=== Work order ===
The records below should be written out again, exactly.

=== Record set ===
★ ★ ★ ★ ★ ★ ★

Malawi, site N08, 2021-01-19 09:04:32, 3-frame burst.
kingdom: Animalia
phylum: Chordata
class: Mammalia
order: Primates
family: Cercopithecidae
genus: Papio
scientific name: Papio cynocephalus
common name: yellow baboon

★ ★ ★ ★ ★ ★ ★

=== Task result ===
Malawi, site N08, 2021-01-19 09:04:32, 3-frame burst.
kingdom: Animalia
phylum: Chordata
class: Mammalia
order: Primates
family: Cercopithecidae
genus: Papio
scientific name: Papio cynocephalus
common name: yellow baboon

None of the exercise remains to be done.